日本経済新聞の記事(※)によれば、課長職以上への昇進を望む男性は6割に対して、女性は1割。望まない最大の理由は“仕事と家庭の両立が困難になるから”ですが、そこそこの働き方では企業のお荷物になり、あるいは、あなた自身が働きづらさを感じるかもしれません。

 

■ 自分自身が商品

同じ前述の記事内で、「ゆるキャリ」女性が企業に貢献する事例が紹介されました。「ゆるキャリ」とは、自分が大切にしたいことを第一に、マイペースで働くスタイルだとか。その生き方が会社に意外な効果をもたらし、注目されているようです。

趣味の人脈を活用し、営業職でもないのに複数の法人契約を獲得した女性。被災地でのボランティア活動のために現地へ転勤し、損害保険会社の社員として顧客や販売代理店との信頼関係構築に活かす女性などが紹介されています。

「ゆるキャリ」は、自分自身が商品となる得る働き方、人としての豊かな経験を仕事に活かす働き方であると、記事は伝えています。

 

■ みんなのワーク・ライフ・バランス

これまでのワーク・ライフ・バランスは、仕事と家事および育児の両立という視点で語られることが目立ち、ワーキングマザーに注目が集まっていました。しかし、本来ワーク・ライフ・バランスは家族形態にかかわらず、働く人すべてが実現させたいことのはず。

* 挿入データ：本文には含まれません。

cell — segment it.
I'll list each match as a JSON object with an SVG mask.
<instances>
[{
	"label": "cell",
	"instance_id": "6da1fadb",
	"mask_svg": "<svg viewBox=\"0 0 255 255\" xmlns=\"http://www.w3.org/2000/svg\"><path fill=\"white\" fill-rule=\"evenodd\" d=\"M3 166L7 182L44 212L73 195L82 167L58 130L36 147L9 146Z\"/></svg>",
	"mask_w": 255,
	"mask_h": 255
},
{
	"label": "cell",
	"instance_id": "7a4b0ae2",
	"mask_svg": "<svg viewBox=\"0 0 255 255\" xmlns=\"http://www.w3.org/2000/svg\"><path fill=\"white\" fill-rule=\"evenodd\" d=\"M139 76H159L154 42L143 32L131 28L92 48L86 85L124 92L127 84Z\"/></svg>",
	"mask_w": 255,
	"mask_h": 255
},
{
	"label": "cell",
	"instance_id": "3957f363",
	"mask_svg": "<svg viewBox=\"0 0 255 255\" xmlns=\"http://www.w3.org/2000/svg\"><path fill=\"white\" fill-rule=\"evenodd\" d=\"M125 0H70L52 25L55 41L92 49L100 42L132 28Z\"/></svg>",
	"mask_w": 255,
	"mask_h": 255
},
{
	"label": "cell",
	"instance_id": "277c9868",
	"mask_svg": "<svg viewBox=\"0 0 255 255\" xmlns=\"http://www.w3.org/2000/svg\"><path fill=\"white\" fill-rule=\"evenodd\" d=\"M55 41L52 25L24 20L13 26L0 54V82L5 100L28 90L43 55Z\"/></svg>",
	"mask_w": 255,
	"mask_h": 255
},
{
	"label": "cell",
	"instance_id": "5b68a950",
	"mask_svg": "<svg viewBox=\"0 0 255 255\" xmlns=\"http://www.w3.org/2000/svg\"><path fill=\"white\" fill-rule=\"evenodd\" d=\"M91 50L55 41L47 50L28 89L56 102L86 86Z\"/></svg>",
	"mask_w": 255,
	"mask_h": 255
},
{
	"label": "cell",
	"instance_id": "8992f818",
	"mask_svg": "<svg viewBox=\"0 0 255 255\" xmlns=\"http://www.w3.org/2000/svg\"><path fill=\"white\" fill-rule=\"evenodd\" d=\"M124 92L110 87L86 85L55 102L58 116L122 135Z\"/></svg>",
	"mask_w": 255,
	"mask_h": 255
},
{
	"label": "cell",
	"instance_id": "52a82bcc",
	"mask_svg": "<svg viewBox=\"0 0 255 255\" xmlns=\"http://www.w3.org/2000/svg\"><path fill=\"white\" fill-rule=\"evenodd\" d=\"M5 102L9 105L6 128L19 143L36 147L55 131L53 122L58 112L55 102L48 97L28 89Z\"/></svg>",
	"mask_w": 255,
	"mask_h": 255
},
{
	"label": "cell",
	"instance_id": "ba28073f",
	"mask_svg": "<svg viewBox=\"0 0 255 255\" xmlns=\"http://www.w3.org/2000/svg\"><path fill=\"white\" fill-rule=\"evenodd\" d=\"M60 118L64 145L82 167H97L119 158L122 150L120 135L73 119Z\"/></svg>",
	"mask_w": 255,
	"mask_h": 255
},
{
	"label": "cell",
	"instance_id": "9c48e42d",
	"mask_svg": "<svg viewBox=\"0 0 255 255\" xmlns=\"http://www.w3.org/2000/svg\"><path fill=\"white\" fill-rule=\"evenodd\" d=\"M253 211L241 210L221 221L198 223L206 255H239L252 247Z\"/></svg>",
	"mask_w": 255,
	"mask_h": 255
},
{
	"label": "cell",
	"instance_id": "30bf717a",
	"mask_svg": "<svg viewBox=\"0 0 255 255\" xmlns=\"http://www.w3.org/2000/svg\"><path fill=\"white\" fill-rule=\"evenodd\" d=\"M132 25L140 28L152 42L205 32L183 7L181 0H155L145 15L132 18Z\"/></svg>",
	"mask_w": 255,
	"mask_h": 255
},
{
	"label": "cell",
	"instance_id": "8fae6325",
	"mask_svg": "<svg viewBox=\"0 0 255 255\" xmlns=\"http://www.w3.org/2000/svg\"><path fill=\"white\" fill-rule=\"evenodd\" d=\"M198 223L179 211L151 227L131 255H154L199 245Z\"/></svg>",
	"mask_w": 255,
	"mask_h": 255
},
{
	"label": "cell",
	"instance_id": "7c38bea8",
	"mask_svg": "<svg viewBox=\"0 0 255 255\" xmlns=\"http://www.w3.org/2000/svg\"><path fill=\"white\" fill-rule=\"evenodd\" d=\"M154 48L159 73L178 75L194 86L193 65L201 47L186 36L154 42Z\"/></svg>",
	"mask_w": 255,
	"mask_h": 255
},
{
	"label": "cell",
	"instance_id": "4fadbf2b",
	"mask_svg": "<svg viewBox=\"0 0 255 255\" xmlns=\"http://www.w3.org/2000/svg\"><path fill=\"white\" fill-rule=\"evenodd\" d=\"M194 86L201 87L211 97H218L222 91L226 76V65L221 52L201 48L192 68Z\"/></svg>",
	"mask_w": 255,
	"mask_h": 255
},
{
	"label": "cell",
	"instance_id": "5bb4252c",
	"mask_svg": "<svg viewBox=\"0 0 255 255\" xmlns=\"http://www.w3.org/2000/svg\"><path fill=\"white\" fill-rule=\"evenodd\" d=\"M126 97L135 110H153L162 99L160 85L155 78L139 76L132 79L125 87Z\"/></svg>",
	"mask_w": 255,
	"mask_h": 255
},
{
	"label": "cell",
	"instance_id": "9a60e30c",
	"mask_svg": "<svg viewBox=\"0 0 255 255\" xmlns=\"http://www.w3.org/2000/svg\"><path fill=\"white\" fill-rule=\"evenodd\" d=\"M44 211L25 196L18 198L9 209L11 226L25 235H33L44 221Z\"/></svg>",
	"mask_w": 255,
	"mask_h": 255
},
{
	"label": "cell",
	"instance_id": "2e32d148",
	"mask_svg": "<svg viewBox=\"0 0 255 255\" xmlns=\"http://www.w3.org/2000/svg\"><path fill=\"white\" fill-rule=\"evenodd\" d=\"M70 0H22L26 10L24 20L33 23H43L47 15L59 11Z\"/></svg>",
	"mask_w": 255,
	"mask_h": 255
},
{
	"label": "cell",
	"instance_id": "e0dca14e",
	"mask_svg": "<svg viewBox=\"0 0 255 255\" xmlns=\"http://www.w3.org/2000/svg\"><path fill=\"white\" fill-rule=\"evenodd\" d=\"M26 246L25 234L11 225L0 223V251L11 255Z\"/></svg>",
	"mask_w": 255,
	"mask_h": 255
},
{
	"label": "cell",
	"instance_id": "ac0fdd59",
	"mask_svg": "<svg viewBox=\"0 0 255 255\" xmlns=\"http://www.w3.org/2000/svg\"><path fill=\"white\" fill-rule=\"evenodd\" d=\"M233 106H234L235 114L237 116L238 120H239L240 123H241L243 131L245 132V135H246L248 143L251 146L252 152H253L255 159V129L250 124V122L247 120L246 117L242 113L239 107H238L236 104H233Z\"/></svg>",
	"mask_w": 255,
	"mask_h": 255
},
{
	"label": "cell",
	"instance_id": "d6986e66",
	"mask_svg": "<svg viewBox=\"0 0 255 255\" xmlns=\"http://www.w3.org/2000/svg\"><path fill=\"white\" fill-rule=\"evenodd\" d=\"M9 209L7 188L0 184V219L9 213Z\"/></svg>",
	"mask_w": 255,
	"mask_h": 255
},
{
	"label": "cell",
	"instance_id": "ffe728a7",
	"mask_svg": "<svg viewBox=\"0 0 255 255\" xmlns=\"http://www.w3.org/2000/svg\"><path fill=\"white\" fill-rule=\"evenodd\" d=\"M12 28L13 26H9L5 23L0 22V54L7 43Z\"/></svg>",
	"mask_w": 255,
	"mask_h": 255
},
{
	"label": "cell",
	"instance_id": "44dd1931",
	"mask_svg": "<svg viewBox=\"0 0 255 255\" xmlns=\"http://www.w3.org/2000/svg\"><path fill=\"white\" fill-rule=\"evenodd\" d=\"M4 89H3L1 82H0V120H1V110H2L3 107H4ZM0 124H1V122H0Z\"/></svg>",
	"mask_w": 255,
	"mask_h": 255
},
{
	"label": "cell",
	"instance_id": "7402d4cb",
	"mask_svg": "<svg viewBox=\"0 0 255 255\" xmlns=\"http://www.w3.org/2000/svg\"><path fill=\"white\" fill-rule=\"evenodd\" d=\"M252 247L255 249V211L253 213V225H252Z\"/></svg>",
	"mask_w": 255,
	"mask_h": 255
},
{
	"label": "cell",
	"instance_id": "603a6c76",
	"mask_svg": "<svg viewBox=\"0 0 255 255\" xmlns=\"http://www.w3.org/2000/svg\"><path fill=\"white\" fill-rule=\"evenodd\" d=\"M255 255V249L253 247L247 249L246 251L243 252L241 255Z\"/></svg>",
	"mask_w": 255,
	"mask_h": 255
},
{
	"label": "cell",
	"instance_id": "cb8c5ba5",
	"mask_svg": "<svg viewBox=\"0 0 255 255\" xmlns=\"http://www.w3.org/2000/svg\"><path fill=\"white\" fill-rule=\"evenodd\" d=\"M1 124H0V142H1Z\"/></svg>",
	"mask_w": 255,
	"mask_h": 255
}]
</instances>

仕事だけを第一にせず、自分の価値観を第一にする働き方があっていいし、その第一にしたいことは、趣味でも家族でも多様でいい。ただ、その働き方が認められるには、社外での経験や人とのつながりを仕事に活かす視点が大事だと、記事から読み取れます。

あなたにとってのベストなワーク・ライフ・バランスの実現を心から願っています。